Fig. 3. Crystallographic analyses reveals compound 16 and 17 binding modes to VIM-2. (a) View from a crystal structure of VIM-2 in complex with compound 16 (PDB ID ; 5LE1) reveals that the inhibitor binds to form hydrophobic and electrostatic interactions with residues on the L3 and L10 loops (e.g., π–π stacking interactions with Phe61, and hydrogen-bonding interactions with Asn233; see Fig. S19 for further details of binding interaction). (b) View from a crystal structure of VIM-2 in complex with 17 (PDB ID ; 5LCA) reveals that 17 binds via a similar mode with that of 16. (c) Comparison of complex structures of VIM-2:16 and VIM-2:17 shows that both bind adjacent to zinc ions of VIM-2, but in a mode which does not involve direct zinc chelation. Distances between the oxygen atoms of the carboxylate of 16 and 17 and Zn2 are 4.63 Å and 5.57 Å, respectively. (d) The water molecule W3 is positioned to form tight hydrogen-bonding interactions with His196, Tyr224, and Asn233, and is important for binding the carboxylate of 16 and 17.

Fig. 4. Compounds 16 and 17 mimic interactions made by substrates. Selectivity profiles of 16 (a) and 17 (b) for class B MBLs and the class A serine β-lactamase TEM-1 (for which no inhibition was observed). (c) Comparison of VIM2 structures in complex with 16 (PDB ID ; 5LE1) and 17 (PDB ID ; 5LCA) with that of a representative substrate intermediate of a hydrolysed cephalosporin in complex with NDM-1 (PDB ID ; 4RL0) indicates that 16 and 17 have related binding modes to the cephalosporin substrate. Docking studies imply the binding modes of 16 and 17 may mimic the binding mode of the substrate prior to β-lactam hydrolysis (Fig. S22†).
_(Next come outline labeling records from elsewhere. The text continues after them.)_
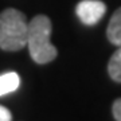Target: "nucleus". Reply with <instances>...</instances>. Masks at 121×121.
I'll use <instances>...</instances> for the list:
<instances>
[{"mask_svg": "<svg viewBox=\"0 0 121 121\" xmlns=\"http://www.w3.org/2000/svg\"><path fill=\"white\" fill-rule=\"evenodd\" d=\"M51 36V20L46 15H36L32 20L28 22L27 32V46L30 55L34 62L44 65L55 59L56 51L55 46L50 42Z\"/></svg>", "mask_w": 121, "mask_h": 121, "instance_id": "obj_1", "label": "nucleus"}, {"mask_svg": "<svg viewBox=\"0 0 121 121\" xmlns=\"http://www.w3.org/2000/svg\"><path fill=\"white\" fill-rule=\"evenodd\" d=\"M28 23L19 9L7 8L0 13V48L17 51L27 44Z\"/></svg>", "mask_w": 121, "mask_h": 121, "instance_id": "obj_2", "label": "nucleus"}, {"mask_svg": "<svg viewBox=\"0 0 121 121\" xmlns=\"http://www.w3.org/2000/svg\"><path fill=\"white\" fill-rule=\"evenodd\" d=\"M75 12L83 24L94 26L104 17L106 5L99 0H82L77 4Z\"/></svg>", "mask_w": 121, "mask_h": 121, "instance_id": "obj_3", "label": "nucleus"}, {"mask_svg": "<svg viewBox=\"0 0 121 121\" xmlns=\"http://www.w3.org/2000/svg\"><path fill=\"white\" fill-rule=\"evenodd\" d=\"M109 42L116 46H121V7L117 8L110 17L108 30H106Z\"/></svg>", "mask_w": 121, "mask_h": 121, "instance_id": "obj_4", "label": "nucleus"}, {"mask_svg": "<svg viewBox=\"0 0 121 121\" xmlns=\"http://www.w3.org/2000/svg\"><path fill=\"white\" fill-rule=\"evenodd\" d=\"M20 78L15 71H9L0 75V97L12 93L19 87Z\"/></svg>", "mask_w": 121, "mask_h": 121, "instance_id": "obj_5", "label": "nucleus"}, {"mask_svg": "<svg viewBox=\"0 0 121 121\" xmlns=\"http://www.w3.org/2000/svg\"><path fill=\"white\" fill-rule=\"evenodd\" d=\"M108 71H109V75H110V78H112L113 81L121 82V46L112 55V58L109 60Z\"/></svg>", "mask_w": 121, "mask_h": 121, "instance_id": "obj_6", "label": "nucleus"}, {"mask_svg": "<svg viewBox=\"0 0 121 121\" xmlns=\"http://www.w3.org/2000/svg\"><path fill=\"white\" fill-rule=\"evenodd\" d=\"M112 112H113V116H114L116 121H121V98L116 99L113 102Z\"/></svg>", "mask_w": 121, "mask_h": 121, "instance_id": "obj_7", "label": "nucleus"}, {"mask_svg": "<svg viewBox=\"0 0 121 121\" xmlns=\"http://www.w3.org/2000/svg\"><path fill=\"white\" fill-rule=\"evenodd\" d=\"M12 120V114L5 106L0 105V121H11Z\"/></svg>", "mask_w": 121, "mask_h": 121, "instance_id": "obj_8", "label": "nucleus"}]
</instances>
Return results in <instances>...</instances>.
Fig. 5. Crystallographic analyses reveals how the 3-oxoisoindoline-4-carboxylate derivatives bind to the VIM-2 MBL. (a) View from a crystal structure of VIM-2 in complex with 30 (PDB ID ; 5LCF). (b) Comparison of structures of VIM-2:17 and VIM-2:30 reveals the Asn233 side chain is unable to form hydrogen-bonds with the 3-oxoisoindoline-4-carboxylate of 17 due to its trifluoromethyl group, which may explain why 17 is less potent than 30 (Table 2). (c) View from a crystal structure of VIM-2 in complex with 35 (PDB ID ; 5LM6). (d) Comparison of VIM-2:30 and VIM-2:35 complex structures reveals 30 and 35 have the same binding mode. (e) View from a crystal structure of VIM-2 in complex with 42 (PDB ID ; 5LCH). (f) Comparison of structures of VIM-2:30 and VIM-2:42 reveals evidence for flexibility in the conformation of Tyr67 and Phe61 on the L3 loop, suggesting Tyr67 and Phe61 may play important roles in capturing substrates and delivering them to the zinc ions for hydrolysis.